The Hummingbird's Daughter_ A Novel - Luis Alberto Urrea [56]
“If God is everywhere, my children,” he was saying, “then He is in everything. If He is in everything, then He is in me, then He is me. And I am God.”
Wood flutes were twittering away. Drums sounded an endless heartbeat.
“I am the God of this world, my children. The last time I came, you killed me on the cross. I have come back to this flesh to lead you to truth.”
A dancer shouted once and fell on his back—his feet kicked and hammered the dirt.
“He’s going to pee,” Huila noted.
And he did.
Chepito droned on. It was obvious he had been talking now for hours. Perhaps for days. Those around them were asleep on their feet.
“God is not God. I am God. The God who made this world, the God who rules you now, the Yori God, He is the evil one. This world is a trick. Only through devotion to Niño Chepito will this wicked incarnation end! The white man will die! The dead will then rise! A flood will cover the earth, and new soil thirty feet deep will sprout new corn and flowers! Have I not told you of the flood? Have I not promised to reincarnate all the dead?
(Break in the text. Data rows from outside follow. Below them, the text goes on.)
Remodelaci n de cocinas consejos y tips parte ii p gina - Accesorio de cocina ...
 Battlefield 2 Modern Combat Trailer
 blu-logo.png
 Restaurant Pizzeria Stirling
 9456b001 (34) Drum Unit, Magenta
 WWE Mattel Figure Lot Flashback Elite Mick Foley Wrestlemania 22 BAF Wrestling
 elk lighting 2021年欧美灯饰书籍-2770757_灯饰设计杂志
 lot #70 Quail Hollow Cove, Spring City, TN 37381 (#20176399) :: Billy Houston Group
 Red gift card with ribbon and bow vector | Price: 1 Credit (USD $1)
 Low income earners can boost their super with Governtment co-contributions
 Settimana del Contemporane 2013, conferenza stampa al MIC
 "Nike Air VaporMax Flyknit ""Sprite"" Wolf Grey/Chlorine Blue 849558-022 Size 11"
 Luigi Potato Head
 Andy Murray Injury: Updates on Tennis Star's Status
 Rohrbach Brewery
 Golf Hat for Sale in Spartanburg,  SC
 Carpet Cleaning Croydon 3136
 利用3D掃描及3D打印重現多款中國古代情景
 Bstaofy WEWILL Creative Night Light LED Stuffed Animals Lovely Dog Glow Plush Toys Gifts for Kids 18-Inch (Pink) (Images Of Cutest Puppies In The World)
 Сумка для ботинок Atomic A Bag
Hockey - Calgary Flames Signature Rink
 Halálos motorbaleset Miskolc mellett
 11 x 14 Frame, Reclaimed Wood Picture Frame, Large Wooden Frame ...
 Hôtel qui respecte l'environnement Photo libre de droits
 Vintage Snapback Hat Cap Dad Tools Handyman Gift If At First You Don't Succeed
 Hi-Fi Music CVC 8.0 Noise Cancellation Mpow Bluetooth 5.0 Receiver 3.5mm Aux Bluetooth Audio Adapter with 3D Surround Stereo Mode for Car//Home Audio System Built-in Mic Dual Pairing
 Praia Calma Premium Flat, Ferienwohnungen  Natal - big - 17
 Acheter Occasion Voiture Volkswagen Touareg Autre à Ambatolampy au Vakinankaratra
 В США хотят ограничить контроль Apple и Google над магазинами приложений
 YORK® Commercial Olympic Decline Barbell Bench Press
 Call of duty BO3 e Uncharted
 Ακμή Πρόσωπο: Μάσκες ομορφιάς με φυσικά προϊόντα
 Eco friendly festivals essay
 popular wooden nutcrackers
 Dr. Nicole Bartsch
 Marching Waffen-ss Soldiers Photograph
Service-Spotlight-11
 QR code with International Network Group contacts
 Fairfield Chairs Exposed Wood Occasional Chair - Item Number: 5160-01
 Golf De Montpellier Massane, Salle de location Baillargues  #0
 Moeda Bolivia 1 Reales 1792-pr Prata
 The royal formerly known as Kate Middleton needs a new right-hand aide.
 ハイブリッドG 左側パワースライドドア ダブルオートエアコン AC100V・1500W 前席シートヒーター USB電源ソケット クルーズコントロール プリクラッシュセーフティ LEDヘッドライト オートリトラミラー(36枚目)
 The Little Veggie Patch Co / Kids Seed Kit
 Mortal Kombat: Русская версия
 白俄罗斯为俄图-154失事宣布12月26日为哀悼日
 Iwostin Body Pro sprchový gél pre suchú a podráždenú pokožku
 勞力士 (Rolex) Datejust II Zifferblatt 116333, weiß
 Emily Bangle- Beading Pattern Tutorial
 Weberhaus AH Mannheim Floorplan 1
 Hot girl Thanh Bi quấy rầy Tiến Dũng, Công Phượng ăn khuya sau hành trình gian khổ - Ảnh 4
The deer will be fat on the flowers, and she will offer all true believers her sweet flesh!”
“Niño Chepito!”
“Chepito, Chepito.”
“The Yori must die. The mestizos must die. The angels will eat these souls, for Niño Chepito will not guide them to salvation, my children. No.”
“May we leave now?” whispered Teófano.
“Death is life,” Chepito said. “Do you see? Death is life. Death is life. Death is life.”
The drums sped up. Voices began to chant along with him.
Huila stared up at the messiah for a moment, then shook her head. “Let’s go,” she said.
As they pushed their way back out of the crowd, people laid hands on them, weakly grabbed at their clothes, tried to hold them, saying, “Where are you going?” and “The dark angels wait outside this valley to consume you.”
Teresita was frightened when she saw Tía weeping openly, raising her hands to the sun, crying, “Death! Death! Death!”
Tía saw Teresita and rushed to her, threw her arms around her and kissed her on the cheek.
“La muerte!” she hissed. “Niño Chepito nos lleva a la muerte!”
Teresita pulled herself out of her aunt’s grasp and ran after Huila.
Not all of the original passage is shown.